Has Lilt been cancelled? Coca cola rebrands tropical drink to 'Fanta'

Has Lilt been cancelled? Coca cola rebrands totally tropical tasted drink to ‘Fanta’ after adverts were accused of ‘cultural appropriation’

  • The tangy soft drink is being pulled from supermarket in the UK after 48 years
  • Fans of Lilt say the drink has been cancelled due to controversial past adverts
  • But others have shown support for the move, branding the adverts ‘racist’

Coca Cola has rebranded tropical fizzy drink Lilt after its adverts were accused of ‘cultural appropriation’.

The tangy soft drink is being pulled from supermarket in the UK after 48 years and will instead be replaced by a new type of Fanta featuring altered packaging and logo.

Coca-Cola Europacific Partners (CCEP) confirmed the change in a statement yesterday, noting that it will now be known as Fanta Pineapple and Grapefruit – and to be available from today.

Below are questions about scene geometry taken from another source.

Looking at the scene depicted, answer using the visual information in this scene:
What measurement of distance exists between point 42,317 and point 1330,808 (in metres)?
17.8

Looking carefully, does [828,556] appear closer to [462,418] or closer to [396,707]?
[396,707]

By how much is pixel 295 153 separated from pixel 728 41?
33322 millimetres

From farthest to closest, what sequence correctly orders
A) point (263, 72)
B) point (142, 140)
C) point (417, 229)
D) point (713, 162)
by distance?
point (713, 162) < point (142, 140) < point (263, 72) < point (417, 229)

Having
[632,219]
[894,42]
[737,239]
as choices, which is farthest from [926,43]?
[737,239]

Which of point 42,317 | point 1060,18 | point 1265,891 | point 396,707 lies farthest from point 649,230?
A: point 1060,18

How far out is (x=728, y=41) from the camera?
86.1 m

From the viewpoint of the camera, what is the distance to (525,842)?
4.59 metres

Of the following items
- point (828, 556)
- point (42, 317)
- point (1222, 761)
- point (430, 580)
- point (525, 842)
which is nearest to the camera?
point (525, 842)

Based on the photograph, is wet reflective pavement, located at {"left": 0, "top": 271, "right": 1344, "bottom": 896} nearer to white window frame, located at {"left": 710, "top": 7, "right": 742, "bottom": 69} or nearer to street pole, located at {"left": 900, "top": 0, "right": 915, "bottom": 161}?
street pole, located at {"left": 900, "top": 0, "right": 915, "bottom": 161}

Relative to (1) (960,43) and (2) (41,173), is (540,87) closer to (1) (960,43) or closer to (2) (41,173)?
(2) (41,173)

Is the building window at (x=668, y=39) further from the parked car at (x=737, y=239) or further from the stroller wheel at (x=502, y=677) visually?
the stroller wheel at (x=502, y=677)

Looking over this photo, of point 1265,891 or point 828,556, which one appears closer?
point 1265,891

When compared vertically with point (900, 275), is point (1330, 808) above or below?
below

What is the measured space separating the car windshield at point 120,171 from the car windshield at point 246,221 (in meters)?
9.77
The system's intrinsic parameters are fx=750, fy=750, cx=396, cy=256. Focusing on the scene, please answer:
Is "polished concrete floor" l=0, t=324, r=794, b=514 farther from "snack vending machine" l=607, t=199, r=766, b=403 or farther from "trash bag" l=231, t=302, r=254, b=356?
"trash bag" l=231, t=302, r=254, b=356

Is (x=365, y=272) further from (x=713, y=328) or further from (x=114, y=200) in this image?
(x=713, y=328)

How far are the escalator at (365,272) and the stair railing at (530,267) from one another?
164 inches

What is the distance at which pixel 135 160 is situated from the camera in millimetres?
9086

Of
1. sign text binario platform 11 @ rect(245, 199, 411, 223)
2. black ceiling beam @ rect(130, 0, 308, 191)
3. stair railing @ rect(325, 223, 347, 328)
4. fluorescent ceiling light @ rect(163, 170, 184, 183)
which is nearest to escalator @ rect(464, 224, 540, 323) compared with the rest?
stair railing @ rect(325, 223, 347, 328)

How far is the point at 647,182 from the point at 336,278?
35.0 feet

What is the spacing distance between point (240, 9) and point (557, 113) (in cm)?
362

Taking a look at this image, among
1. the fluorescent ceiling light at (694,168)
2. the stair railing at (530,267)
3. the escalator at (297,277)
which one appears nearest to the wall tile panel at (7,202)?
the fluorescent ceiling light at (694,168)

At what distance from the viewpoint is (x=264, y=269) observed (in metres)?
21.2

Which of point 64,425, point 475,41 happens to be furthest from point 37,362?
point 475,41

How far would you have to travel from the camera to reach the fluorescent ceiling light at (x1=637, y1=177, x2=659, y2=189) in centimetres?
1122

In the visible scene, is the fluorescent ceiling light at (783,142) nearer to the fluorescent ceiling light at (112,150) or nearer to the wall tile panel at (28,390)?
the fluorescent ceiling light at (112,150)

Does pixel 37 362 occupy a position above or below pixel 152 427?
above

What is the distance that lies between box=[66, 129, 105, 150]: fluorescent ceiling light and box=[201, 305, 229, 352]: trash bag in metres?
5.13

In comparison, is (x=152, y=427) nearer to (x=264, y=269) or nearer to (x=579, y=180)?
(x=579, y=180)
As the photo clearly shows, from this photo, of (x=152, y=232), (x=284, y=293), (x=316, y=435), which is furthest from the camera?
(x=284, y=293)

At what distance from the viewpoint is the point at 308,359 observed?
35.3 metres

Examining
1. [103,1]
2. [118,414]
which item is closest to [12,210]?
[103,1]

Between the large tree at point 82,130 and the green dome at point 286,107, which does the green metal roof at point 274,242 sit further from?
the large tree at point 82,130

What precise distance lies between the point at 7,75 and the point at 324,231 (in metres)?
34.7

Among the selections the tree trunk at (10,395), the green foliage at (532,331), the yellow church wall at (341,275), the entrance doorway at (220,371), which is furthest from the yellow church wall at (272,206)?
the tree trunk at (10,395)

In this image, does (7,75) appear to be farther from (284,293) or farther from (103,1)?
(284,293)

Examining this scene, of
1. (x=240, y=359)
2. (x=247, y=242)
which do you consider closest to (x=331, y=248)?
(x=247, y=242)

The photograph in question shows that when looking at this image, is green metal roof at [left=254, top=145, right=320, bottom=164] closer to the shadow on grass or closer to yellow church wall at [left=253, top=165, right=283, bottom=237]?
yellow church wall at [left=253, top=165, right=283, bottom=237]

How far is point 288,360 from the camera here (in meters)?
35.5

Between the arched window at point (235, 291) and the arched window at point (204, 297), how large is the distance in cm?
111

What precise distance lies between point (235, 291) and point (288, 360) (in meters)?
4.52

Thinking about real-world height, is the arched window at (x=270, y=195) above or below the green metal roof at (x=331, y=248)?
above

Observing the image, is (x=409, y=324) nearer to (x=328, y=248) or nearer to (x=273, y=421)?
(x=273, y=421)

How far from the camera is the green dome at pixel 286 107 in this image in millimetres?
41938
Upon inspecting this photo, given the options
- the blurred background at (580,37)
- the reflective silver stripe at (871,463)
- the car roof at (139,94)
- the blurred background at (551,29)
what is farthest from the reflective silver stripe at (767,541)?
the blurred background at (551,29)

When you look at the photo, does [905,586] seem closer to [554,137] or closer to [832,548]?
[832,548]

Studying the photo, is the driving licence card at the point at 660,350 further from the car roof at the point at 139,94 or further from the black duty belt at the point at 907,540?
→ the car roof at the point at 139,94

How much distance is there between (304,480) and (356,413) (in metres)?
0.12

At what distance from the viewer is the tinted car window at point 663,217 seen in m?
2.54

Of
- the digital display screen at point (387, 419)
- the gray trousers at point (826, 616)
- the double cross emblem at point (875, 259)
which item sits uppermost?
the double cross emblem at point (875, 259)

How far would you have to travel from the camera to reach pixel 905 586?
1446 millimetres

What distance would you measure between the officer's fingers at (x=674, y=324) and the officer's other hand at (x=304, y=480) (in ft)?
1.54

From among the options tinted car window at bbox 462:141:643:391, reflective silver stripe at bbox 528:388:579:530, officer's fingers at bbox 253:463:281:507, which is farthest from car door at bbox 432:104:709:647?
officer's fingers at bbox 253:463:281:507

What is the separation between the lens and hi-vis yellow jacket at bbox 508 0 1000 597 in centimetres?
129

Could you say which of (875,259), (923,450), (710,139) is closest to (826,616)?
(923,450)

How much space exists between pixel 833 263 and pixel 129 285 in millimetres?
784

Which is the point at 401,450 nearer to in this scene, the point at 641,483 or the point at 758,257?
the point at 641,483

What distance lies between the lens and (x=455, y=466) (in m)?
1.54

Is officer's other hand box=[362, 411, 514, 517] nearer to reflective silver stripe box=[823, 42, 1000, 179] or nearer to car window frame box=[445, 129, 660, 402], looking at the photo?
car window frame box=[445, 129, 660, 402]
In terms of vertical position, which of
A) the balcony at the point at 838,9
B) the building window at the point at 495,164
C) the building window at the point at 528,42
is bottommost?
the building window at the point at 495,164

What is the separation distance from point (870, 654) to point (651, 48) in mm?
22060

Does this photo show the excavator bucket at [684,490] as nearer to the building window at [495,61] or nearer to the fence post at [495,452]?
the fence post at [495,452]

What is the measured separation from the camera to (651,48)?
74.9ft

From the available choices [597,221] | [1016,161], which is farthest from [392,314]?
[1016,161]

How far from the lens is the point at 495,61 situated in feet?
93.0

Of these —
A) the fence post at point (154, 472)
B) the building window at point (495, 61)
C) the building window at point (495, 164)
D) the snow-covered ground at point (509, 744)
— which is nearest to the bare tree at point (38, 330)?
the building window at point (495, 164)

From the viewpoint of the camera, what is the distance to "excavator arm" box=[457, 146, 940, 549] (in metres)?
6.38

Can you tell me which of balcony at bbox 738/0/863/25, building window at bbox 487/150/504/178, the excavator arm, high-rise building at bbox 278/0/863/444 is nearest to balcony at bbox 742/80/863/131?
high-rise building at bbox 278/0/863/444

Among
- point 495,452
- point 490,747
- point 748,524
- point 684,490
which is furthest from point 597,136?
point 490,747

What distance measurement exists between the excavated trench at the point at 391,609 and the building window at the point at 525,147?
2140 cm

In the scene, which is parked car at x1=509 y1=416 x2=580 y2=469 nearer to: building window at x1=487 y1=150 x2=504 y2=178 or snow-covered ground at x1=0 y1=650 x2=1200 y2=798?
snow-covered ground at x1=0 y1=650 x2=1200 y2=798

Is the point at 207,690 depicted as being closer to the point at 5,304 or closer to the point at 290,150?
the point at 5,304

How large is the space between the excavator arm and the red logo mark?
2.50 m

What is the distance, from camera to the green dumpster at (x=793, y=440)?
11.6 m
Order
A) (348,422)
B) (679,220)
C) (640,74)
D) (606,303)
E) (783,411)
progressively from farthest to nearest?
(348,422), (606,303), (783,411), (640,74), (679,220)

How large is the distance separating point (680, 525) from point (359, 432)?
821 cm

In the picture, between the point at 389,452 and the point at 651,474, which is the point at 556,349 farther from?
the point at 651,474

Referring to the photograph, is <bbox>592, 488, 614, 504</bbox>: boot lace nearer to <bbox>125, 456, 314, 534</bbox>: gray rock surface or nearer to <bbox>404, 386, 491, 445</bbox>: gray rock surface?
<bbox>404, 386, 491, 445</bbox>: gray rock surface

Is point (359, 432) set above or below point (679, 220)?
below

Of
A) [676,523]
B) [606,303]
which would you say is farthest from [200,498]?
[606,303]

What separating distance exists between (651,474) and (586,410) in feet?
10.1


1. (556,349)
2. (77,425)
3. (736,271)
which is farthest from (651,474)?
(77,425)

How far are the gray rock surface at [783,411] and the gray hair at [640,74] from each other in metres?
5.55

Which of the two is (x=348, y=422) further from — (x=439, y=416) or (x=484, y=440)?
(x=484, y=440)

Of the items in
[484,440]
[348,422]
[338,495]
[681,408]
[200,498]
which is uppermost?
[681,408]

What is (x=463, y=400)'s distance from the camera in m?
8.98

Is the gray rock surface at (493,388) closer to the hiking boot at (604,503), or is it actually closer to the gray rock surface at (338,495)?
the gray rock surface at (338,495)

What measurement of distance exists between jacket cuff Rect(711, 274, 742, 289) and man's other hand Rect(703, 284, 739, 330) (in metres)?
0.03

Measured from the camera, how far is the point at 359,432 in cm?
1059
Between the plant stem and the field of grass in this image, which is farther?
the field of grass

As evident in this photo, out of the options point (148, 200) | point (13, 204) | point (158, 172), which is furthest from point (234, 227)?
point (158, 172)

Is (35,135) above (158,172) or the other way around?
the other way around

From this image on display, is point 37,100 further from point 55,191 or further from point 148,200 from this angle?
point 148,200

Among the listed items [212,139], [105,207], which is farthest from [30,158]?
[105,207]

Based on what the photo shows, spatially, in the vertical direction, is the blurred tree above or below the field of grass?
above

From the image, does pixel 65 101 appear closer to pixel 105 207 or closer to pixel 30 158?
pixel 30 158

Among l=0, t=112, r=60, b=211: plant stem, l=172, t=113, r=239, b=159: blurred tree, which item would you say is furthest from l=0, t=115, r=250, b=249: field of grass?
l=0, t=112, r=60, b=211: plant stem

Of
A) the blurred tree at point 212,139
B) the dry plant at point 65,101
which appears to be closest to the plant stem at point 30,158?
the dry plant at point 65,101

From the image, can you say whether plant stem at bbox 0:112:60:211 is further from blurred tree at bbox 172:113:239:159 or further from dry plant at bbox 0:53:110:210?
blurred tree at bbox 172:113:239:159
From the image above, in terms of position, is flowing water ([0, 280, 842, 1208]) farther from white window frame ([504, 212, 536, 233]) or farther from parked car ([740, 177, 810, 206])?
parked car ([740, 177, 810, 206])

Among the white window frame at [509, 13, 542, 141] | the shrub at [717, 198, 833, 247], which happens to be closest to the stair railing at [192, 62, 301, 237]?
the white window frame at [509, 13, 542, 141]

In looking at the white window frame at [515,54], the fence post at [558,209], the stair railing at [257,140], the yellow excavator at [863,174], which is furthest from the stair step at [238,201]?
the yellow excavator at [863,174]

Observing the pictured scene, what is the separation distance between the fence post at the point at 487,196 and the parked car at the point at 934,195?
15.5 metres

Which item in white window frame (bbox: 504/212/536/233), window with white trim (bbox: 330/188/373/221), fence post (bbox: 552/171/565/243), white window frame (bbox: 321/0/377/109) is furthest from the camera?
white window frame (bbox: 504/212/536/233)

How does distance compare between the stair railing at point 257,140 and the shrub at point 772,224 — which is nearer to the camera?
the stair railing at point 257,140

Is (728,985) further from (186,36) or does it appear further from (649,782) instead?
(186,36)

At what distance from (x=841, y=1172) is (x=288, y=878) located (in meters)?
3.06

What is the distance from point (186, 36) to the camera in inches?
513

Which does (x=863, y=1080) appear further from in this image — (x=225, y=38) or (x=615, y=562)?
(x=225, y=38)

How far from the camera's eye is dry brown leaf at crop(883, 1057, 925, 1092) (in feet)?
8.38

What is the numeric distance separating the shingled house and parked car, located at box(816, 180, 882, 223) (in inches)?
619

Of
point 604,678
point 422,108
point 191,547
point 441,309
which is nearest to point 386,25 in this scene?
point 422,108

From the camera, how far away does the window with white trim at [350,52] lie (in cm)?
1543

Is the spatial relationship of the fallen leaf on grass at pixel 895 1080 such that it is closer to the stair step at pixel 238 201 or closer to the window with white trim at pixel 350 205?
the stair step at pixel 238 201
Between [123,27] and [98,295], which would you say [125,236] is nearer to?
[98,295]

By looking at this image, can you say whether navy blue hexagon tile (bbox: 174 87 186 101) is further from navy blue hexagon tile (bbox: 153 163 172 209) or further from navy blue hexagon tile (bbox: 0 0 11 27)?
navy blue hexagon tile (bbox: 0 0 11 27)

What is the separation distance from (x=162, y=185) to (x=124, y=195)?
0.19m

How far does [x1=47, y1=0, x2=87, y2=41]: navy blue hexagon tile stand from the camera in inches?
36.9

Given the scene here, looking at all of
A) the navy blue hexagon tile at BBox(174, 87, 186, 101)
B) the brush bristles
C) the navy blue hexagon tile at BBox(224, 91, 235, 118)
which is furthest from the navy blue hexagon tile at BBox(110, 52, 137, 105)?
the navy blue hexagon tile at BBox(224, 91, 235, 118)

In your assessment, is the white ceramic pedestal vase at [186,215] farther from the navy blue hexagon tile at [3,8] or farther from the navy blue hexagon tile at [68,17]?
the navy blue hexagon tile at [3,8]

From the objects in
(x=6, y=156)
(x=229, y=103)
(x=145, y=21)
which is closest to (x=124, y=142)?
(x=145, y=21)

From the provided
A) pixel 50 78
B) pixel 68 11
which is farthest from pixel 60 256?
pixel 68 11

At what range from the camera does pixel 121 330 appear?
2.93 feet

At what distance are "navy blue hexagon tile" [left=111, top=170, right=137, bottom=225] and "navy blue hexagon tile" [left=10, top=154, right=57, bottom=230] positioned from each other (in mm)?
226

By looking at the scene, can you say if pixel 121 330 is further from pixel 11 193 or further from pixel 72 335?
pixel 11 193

But fans of Lilt say the drink has become a victim of cancel culture due to its historic adverts, while others have supported the decision after accusing the brand of ‘racist’ marketing.

The drink became a feature of popular culture with its Lilt Man parody adverts in the late 1980s, while a decade later it was promoted by two Jamaican women known as the Lilt Ladies.

A second advert shows a local resident the beach handing out cans of the drink to tourists from a mango and mandarin stall – promoting a new flavour

In one advert, set in the Caribbean and released in 1981, a group of white tourists are seen enjoying the drink on a boardwalk at the beach.

A waiter who provides them with glasses of the fizzy drink also appears to be Caucasian, leading to accusations of cultural appropriation.

A second advert shows a local resident the beach handing out cans of the drink to tourists from a mango and mandarin stall – promoting a new flavour.

It shows the man being informed of ‘lobsters on the beach’, before driving to the scene to find sunburnt tourists.

Fans have accused the adverts of cultural appropriation and stereotyping, adding that the rebranding of the drink is the correct decision because of the adverts.

The slogan for Lilt for the adverts was ‘Totally Tropical Taste’. Fans fear the drink was cancelled

In one advert, set in the Caribbean and released in 1981, a group of white tourists are seen enjoying the drink on a boardwalk at the beach

But taking to social media, some fans labelled the move ‘a disgrace’.

One said: ‘Which woke group did Lilt upset for this nonsense to have to happen?’

A second said: ‘Can’t believe Lilt has gone woke. Is nothing sacred?’

A third tweeted: ‘I assume the world Lilt has been dropped because it has a different meaning nowadays, to that of 50 years ago and has offended some sensitive “oik” somewhere?’

But others said: ‘Roses are red, Mark King is a bassist, I’ll miss all the Lilt ads That were a tiny bit racist.’

Brinsley Dresden, a partner specialising in marketing law at firm Lewis Silkin, wrote in 2020 that the Lilt adverts displayed cultural appropriation.

He said: ‘On re-watching an old TV ad from 1981 for “Lilt, with the totally tropical taste” I was shocked to realise that while the reggae inspired soundtrack remains as fresh as the pineapples and grapefruit used to make the drink, there is not a single Black person in the ad. 

‘Even the waiter handing the glasses of the cool, refreshing Lilt to the beautiful young Caucasian people appears to be white, although it’s hard to be sure as only his forearms are in shot. But the cultural appropriation is clear enough.’

In 1998, two British Jamaican women – Blanche Williams and Hazel Palmer – became known as the ‘Lilt ladies’ and starred in its adverts

Soft drink Lilt is being scrapped as a brand after nearly 50 years on our shelves, it has been revealed

Meanwhile, Fanta was valued at £281million towards the end of 2022, more than 17 times that of Lilt – which managed sales of £15.6million over the same period.

CCEP said: ‘Keen Lilt fans may have spotted a gradual transition as the drink has made its way into the Fanta family over the past few months, with changes to its packaging and logo.

‘Some have even hypothesised on social media that Lilt may be becoming part of the Fanta brand, and one even went as far as producing their own news broadcast-style video.’

The firm’s GB vice-president of commercial development insisted the drink is the same, and simply has a new name.

Martin Attock said: ‘Our main priority with this announcement is to reassure Lilt’s loyal fanbase that absolutely nothing has changed when it comes to the iconic taste of the drink they know and love.

‘It’s still bursting with tangy tropical flavours, it’s just got itself a new name.’